“Bring. It. On.” That was how I ended my account of Week Two, confident of my ability to just nail Week Three. What the hell is wrong with me? I thought Weeks One and Two were tough but Week Three has been a new ballgame.
Of course, often the worst part of a workout is not the actual physical part but the mind games your head plays with you before and during the workout. Day One was hard, no doubt about it but if I hadn’t kept reading over the plan the day before and dreading what was to come, it probably would’ve been at least a tad bit easier. Starting off with the two mile ruck with a 30-pound rucksack was no joke. I’m just amazed by how heavy 30 pounds seems when it’s on your back and how much heavier it was than the 20 pounds from the previous weeks. During the first quarter of a mile all I could think was how on earth I could keep that up for two miles. That and how had I ever made it through the army when the rucks were heavier and the rest of you was weighted down with additional gear like Kevlars, canteens, weapon, ammo, and the like.
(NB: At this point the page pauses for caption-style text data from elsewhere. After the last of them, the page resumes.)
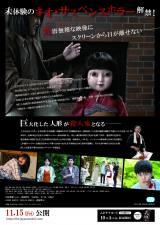 『恐怖人形』メインビジュアル(C)2019映画「恐怖人形」製作委員会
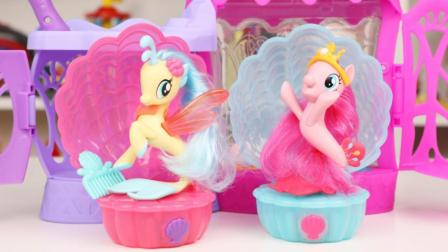 趣盒子玩具 第一季 小马宝莉大电影 碧琪公主天星公主音乐盒玩具分享  碧琪公主音乐盒玩具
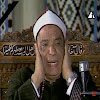 Download Morottal Mp3 Ali Hajjaj Alsouasi Full 30 Juz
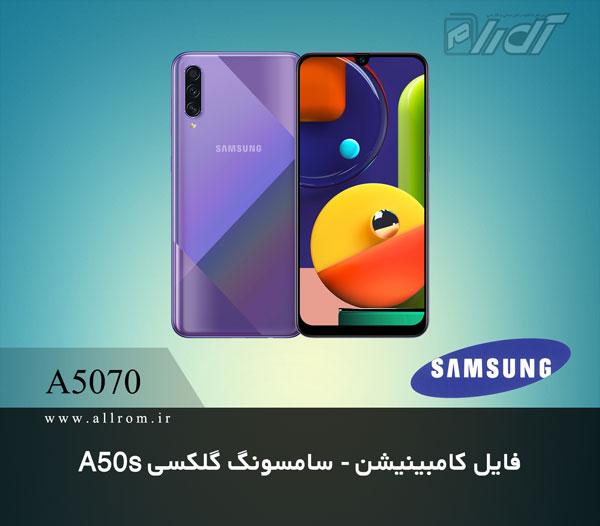 دانلود فایل کامبینیشن Samsung Galaxy A50s A5070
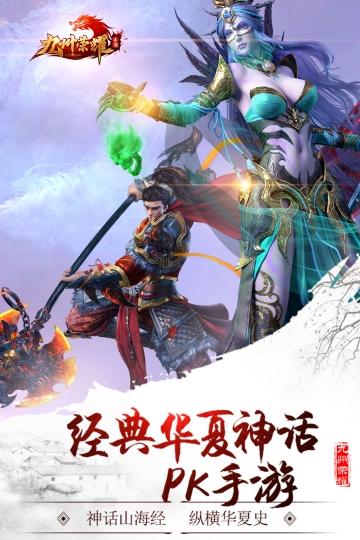 九州荣耀 九游版 -截图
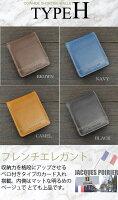 【送料無料】財布メンズ二つ折りbox型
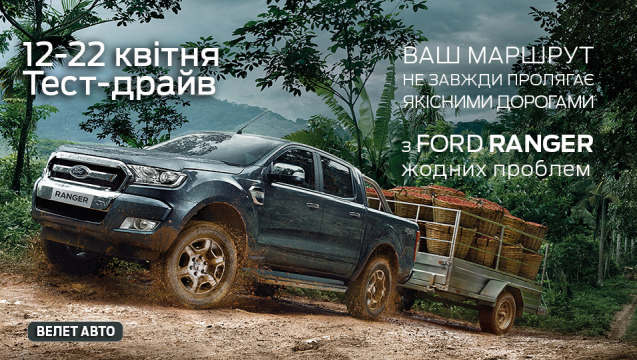Ford SEP 2017 ranger 1 980x540-тест-драйв.jpg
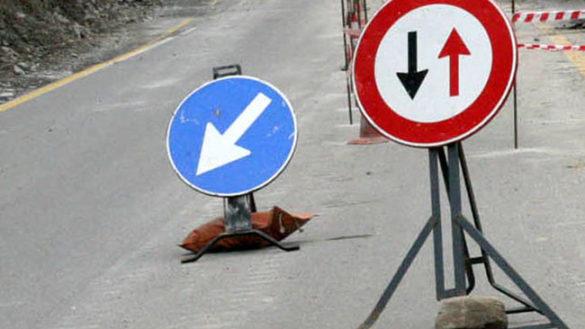 Via Emilio Lepido e via San Bruno, cambia la viabilità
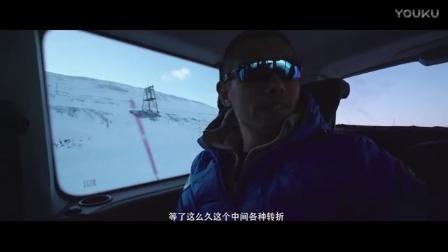 第四集 踏上徒步北极征程 夜宿冰面被惊醒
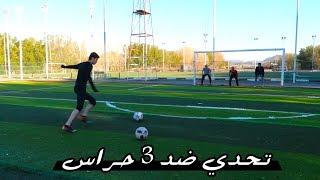 تحدي إني اسجل هدف ضد 3 حرااس!!! | Football Challenge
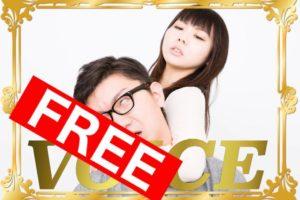 0902-2021-voice-free-urayamashii-vs-shittosuru-learn-japanese-online-how-to-speak-japanese-language-for-beginners-basic-study-in-japan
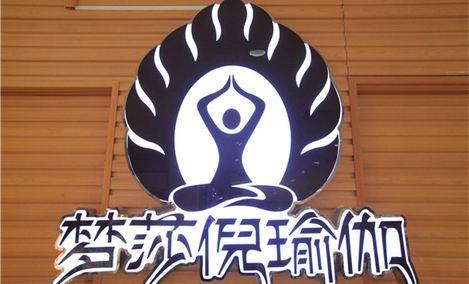 梦莎倪瑜伽(银座店)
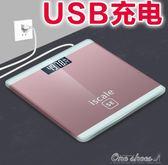 體重秤 usb可充電家用體重秤成人精準健康稱重計電子秤人體秤 全館免運
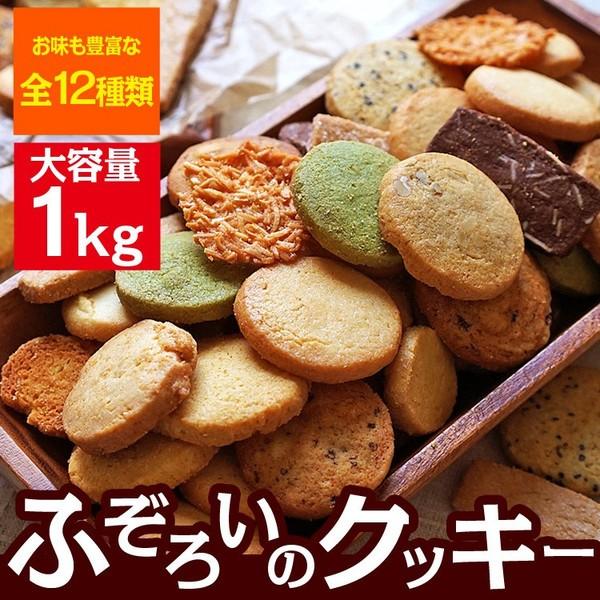 ふぞろいのクッキー 12種1kg ※6月24日から発送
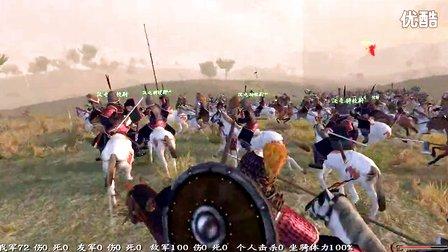 骑马与砍杀汉匈全面战争长安地宫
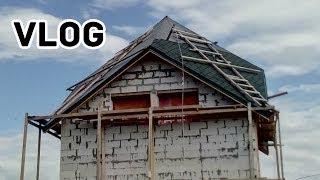 70% шинглас на крыше готово, въездная группа, планы на осень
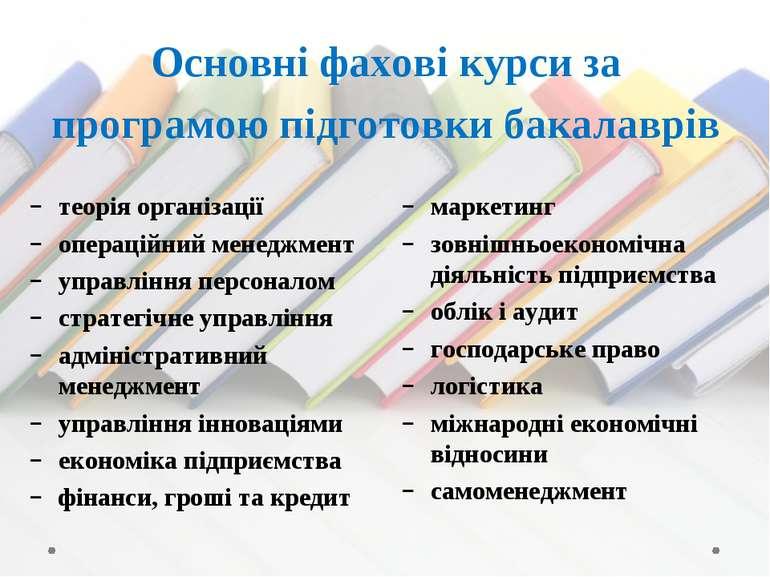 Основні фахові курси за програмою підготовки бакалаврів маркетинг зовнішньоек...
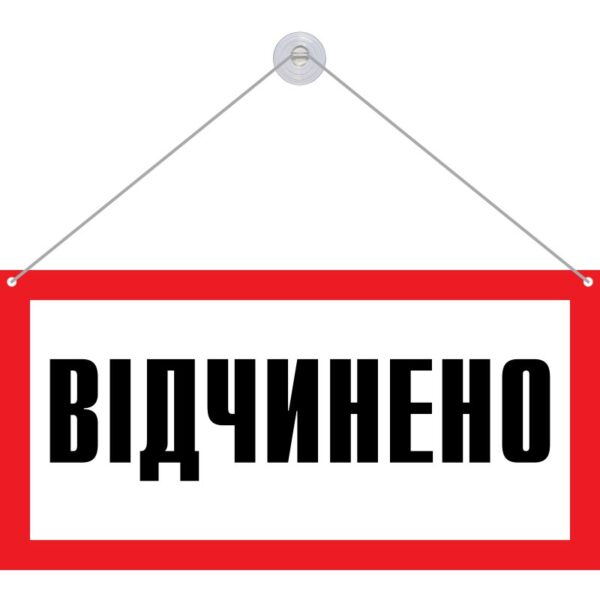 "Табличка ""Открыто"""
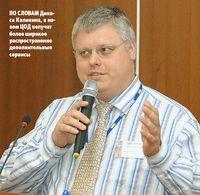 По словам Дениса Калинина, вновом ЦОД получат более широкое распространение дополнительные сервисы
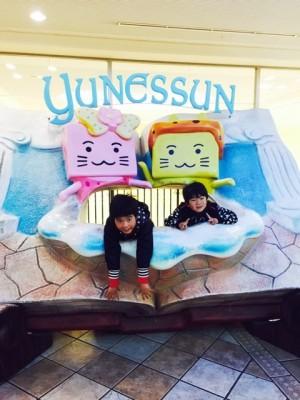 箱根ユネッサンを楽しむ旅♪若手お笑い芸人のステージも楽しめます!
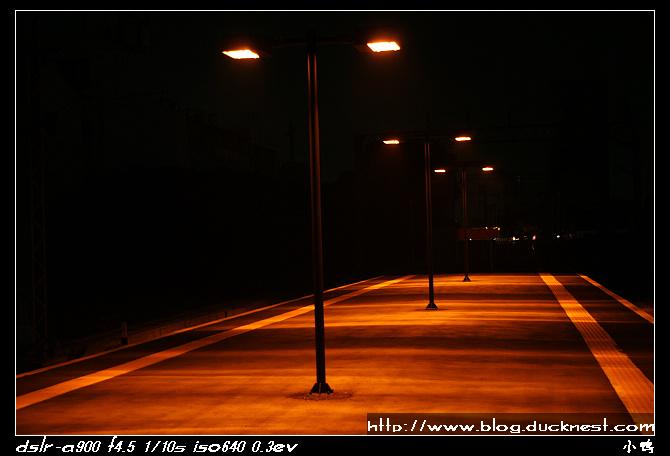 夜車站,現在跟回憶之間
But I had made it through so why was I so feeling so demoralized about this little bitty old ruck? I needed an attitude adjustment and quick. I had not started the day off well, as a “non-essential” employee I had been furloughed due to the government shutdown and was feeling a bit like someone had suckered punched me in the gut. Worried about my job and worried about the jobs of my team I thought getting out to the park and getting my workout on would be just the antidote. But my doom and gloom seemed to be seeping into my exercise instead of being exorcised.
This particular morning was spectacular outside. A bright and fresh day that seemed to be tailor made for spending outdoors. I was lucky to be out in the park and here I was whining to myself that it was hard. I knew that my biggest enemy right now was me. I do that sometimes, get in my own head and convince myself that I can’t do it (too weak, or too slow, or too unathletic, or too whatever). Not often but I’m ashamed of myself when it happens. And this shit was STOOPID. This was completely within my capabilities so I needed to get over myself and get going. One trick I use a lot is to be my own little cheerleader. I’ll tell myself, “You’ve gone a quarter of a mile, next thing you know it’ll be a half mile and that means you’re a quarter of the way done!” Once I hit that halfway point I know I’ve nailed it. The logic I use here is that I’ve already proven I could do that distance so no excuses in doing it again for the second half. This works with sets too. By the time I hit the third set in a five set grouping I’m more than halfway done. So two more sets is a piece of cake. Yup, piece of cake… It’s a bit silly but it’s gotten me through more runs than I can count.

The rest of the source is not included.